Pesquisadores da Cochrane Collaboration realizaram uma revisão dos estudos que avaliaram os efeitos de dar suplementos nutricionais para pessoas em tratamento para tuberculose. Depois de buscar por estudos relevantes publicados até 4 de fevereiro de 2016, os revisores incluíram 35 estudos envolvendo 8.283 participantes. Seus achados estão resumidos abaixo.
O que é tuberculose ativa e como os suplementos nutricionais poderiam ajudar?
A tuberculose é uma infecção bacteriana que geralmente afeta os pulmões. A maioria das pessoas que se infecta com essa bactéria nunca vai desenvolver sintomas da doença, já que seu sistema imune consegue controlar esse micróbio. A tuberculose ativa ocorre quando a infecção não é contida pelo sistema imunológico e os sintomas típicos são: tosse, dor no peito, febre, suor noturno, perda de peso e, algumas vezes, tosse com sangue. O tratamento é feito com uma combinação de antibióticos que devem ser tomados por pelo menos seis meses.
É frequente que as pessoas com tuberculose sejam desnutridas, e pessoas desnutridas têm risco maior de desenvolverem tuberculose porque elas têm o sistema imune debilitado. Os suplementos nutricionais ajudariam as pessoas a se recuperarem da doença ao fortalecerem o sistema imune do paciente, melhorarem seu ganho de peso e sua força muscular, permitindo, assim, que ele retome uma vida ativa. Uma boa nutrição requer a ingestão diária de macronutrientes (carboidrato, proteína e gordura) e micronutrientes (vitaminas e minerais essenciais).
O que a revisão achou
Efeitos de dar suplementos nutricionais para pessoas em tratamento para tuberculose
Nós atualmente não sabemos se o fornecimento grátis de comida para pacientes tuberculosos, na forma de refeições quentes ou de cartões de racionamento, reduz seus riscos de morrer ou melhora suas chances de cura (evidência de qualidade muito baixa). Porém, esse tipo de intervenção provavelmente ajuda as pessoas a ganhar peso em algumas situações (evidência de moderada qualidade) e pode melhorar sua qualidade de vida (evidência de baixa qualidade).

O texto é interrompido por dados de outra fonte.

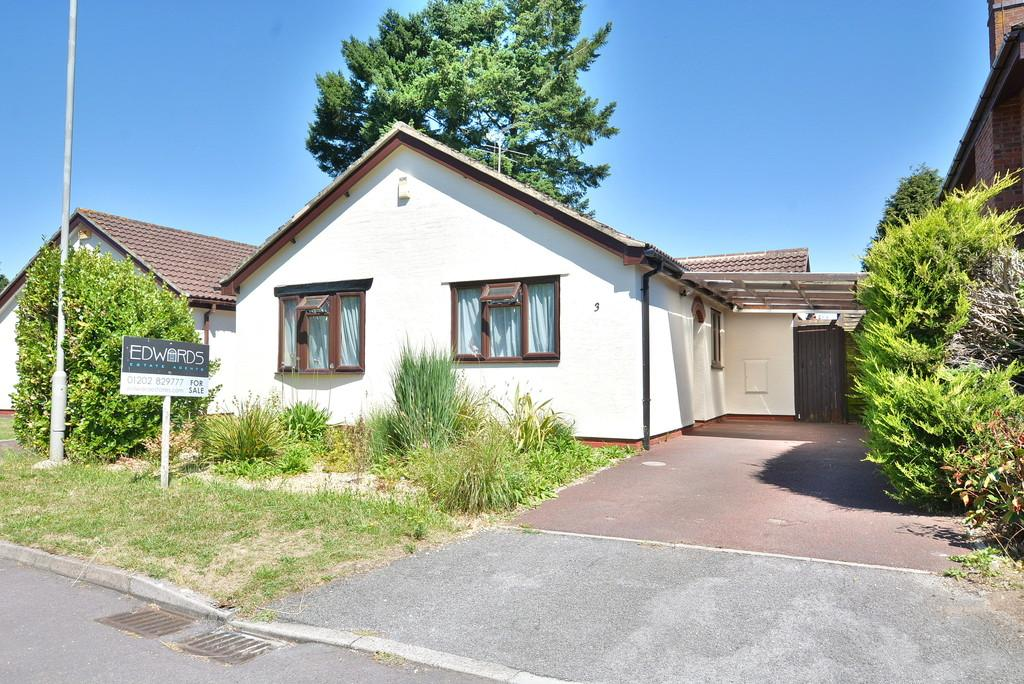 3 Bedrooms Detached Bungalow for sale in Fryers Road, Three Legged Cross, WIMBORNE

Fornecer a todos pacientes suplementos com múltiplos micronutrientes (polivitamínicos) pode ter pouco ou nenhum efeito no risco de morrer entre os tuberculosos HIV-negativos (evidência de baixa qualidade) ou em tuberculosos HIV-positivos que não estão tomando remédios antirretrovirais (evidência de moderada qualidade). Atualmente, nós não sabemos se a suplementação com micronutrientes teria qualquer efeito nos desfechos do tratamento para tuberculose (evidência de qualidade muito baixa), mas eles podem não ter efeito no ganho de peso (evidência de baixa qualidade). Não existem estudos avaliando seus efeitos sobre a qualidade de vida.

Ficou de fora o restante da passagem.